Write out exactly the lines running from the one with "Fat Birds Build a Bridge iPhone" to the last line of the entries, keeping both the first and the last.
- Opening Delimiter -
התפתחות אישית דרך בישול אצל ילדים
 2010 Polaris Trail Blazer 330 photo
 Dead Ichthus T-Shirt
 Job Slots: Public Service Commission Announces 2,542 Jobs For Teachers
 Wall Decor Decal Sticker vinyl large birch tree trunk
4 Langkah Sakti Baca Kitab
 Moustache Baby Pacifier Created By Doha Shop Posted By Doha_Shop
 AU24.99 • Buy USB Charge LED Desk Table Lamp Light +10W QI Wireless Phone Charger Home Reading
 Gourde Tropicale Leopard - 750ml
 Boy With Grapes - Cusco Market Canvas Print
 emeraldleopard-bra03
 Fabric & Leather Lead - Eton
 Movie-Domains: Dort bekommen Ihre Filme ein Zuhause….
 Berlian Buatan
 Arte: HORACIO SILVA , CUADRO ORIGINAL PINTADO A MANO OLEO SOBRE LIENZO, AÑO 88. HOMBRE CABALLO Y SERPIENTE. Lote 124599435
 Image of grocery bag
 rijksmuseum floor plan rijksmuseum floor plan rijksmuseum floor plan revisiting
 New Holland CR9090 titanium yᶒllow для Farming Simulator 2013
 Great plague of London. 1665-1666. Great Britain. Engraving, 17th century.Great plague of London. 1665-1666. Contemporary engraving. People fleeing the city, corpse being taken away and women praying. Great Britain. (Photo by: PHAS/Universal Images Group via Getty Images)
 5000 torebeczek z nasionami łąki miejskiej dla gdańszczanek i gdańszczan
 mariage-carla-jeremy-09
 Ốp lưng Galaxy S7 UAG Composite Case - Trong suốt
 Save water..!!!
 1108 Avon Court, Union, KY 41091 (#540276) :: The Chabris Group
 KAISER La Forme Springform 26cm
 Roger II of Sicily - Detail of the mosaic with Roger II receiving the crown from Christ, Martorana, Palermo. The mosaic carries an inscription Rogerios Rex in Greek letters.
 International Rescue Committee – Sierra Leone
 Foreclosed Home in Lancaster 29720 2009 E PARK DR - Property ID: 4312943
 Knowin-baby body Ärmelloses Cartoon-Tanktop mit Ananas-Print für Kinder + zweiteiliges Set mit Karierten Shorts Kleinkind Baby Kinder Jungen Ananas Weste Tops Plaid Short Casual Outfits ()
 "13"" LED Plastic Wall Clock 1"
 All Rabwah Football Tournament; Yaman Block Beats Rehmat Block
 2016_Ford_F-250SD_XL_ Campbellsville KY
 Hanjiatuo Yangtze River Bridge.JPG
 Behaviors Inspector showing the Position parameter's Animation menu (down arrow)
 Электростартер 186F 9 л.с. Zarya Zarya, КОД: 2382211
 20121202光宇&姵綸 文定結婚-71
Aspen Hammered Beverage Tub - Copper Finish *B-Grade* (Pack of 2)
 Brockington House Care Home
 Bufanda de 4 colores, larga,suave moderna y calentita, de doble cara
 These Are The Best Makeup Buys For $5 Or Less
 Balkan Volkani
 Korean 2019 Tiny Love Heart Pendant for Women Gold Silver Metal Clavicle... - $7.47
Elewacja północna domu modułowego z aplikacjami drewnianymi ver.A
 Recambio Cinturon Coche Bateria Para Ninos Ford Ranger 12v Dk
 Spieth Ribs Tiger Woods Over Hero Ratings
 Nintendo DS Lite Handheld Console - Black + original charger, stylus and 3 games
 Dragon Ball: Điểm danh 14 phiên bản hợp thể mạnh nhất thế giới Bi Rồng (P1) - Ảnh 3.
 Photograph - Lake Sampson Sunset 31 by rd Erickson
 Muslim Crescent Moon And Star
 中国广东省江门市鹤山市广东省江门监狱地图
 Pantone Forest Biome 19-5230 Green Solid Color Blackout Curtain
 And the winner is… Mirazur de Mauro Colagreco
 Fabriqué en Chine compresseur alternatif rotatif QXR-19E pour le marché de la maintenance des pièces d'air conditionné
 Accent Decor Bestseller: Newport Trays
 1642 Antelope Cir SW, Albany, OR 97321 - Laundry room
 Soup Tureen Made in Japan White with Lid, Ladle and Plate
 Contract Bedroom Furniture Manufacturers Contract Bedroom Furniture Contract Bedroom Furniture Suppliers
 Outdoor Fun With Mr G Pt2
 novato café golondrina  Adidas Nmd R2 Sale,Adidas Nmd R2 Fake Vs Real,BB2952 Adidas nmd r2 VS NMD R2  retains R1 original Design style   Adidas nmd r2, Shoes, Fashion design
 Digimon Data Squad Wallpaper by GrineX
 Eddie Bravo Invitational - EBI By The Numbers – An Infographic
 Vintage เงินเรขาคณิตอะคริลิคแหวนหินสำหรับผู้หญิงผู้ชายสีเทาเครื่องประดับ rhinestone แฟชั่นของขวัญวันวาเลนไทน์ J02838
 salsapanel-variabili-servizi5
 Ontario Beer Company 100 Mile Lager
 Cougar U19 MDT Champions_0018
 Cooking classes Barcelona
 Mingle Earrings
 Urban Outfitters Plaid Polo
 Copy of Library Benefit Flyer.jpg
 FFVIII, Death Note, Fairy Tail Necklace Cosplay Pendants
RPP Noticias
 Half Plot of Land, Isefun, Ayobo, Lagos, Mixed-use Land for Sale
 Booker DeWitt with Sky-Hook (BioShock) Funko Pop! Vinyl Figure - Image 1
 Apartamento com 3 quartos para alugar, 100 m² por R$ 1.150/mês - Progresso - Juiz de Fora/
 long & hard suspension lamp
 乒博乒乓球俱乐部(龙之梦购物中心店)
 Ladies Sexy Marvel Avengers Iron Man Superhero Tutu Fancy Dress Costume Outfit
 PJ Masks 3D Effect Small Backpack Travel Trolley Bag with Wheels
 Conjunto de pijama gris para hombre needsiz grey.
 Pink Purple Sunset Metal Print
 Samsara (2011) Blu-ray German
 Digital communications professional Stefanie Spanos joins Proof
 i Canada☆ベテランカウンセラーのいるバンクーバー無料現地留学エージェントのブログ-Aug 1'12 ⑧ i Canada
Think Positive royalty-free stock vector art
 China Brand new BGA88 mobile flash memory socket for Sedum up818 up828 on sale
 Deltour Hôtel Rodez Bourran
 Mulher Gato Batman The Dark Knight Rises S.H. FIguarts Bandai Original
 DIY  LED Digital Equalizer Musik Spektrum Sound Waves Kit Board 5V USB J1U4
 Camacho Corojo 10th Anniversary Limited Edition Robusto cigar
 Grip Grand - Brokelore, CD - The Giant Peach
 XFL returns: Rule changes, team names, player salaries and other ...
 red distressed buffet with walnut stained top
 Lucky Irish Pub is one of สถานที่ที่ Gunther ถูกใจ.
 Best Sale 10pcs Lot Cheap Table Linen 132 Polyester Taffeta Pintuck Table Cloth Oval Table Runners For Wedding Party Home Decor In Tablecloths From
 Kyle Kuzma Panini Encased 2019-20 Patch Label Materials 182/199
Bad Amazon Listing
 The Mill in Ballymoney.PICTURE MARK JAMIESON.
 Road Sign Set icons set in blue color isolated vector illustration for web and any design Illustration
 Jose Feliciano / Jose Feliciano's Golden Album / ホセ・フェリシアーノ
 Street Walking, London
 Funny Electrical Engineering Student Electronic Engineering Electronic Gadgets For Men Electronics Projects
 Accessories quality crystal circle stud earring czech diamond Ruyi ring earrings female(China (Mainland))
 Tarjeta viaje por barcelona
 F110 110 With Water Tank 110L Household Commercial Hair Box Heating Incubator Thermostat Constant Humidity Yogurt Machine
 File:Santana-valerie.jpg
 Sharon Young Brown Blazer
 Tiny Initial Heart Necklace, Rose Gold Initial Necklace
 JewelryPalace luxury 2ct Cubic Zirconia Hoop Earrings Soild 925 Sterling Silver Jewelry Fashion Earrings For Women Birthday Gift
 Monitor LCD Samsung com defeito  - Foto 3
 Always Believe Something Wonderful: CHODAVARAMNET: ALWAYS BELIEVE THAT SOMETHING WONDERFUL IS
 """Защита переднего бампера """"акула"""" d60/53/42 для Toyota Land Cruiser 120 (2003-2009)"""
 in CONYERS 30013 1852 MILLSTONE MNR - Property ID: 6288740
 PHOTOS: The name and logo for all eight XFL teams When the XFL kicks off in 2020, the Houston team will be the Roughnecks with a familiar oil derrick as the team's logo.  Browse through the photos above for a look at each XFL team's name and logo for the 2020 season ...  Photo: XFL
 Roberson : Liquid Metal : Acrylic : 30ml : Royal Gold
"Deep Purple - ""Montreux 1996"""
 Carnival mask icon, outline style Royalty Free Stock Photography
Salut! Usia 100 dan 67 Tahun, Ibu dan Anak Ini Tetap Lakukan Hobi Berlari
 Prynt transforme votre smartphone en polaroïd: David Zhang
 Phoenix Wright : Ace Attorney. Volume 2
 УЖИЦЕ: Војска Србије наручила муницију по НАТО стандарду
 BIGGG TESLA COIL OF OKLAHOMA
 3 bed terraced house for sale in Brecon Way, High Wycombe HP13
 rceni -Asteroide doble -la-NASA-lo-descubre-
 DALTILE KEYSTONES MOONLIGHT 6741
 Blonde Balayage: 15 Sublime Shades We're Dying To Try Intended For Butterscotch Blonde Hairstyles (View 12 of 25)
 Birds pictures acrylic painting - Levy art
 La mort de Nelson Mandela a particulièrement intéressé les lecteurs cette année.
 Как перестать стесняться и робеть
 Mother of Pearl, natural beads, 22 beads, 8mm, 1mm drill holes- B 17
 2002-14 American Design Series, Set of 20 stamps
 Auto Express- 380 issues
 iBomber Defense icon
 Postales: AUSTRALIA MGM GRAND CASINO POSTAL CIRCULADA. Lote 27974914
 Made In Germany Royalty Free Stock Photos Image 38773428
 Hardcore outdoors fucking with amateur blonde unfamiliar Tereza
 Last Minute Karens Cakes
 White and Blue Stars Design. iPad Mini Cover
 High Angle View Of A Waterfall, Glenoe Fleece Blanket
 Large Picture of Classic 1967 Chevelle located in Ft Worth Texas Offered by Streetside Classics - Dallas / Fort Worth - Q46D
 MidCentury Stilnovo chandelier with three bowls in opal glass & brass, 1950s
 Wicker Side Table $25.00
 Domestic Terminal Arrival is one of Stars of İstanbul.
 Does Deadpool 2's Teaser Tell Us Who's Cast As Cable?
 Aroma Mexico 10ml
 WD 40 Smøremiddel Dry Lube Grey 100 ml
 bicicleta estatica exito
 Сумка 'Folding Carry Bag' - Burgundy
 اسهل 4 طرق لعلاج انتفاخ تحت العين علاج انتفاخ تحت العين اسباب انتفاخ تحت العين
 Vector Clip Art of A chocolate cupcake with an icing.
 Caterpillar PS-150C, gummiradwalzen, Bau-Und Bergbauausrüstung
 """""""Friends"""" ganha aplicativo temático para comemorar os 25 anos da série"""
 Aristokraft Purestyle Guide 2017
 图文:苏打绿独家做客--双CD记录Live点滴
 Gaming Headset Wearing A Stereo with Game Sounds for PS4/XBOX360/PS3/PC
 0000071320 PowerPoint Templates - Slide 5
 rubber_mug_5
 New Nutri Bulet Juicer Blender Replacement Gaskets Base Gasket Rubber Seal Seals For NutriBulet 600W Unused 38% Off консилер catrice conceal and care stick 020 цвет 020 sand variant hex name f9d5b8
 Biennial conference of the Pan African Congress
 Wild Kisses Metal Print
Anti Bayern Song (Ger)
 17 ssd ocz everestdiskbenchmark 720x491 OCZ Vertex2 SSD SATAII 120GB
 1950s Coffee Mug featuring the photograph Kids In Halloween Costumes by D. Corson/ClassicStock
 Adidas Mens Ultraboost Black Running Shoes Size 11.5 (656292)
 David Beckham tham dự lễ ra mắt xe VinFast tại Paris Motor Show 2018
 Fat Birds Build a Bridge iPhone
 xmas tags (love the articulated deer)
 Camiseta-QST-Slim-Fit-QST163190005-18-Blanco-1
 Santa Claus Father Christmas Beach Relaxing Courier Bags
- Closing Delimiter -
**EXERCISE RESULT**.
 Fat Birds Build a Bridge iPhone
 xmas tags (love the articulated deer)
 Camiseta-QST-Slim-Fit-QST163190005-18-Blanco-1
 Santa Claus Father Christmas Beach Relaxing Courier Bags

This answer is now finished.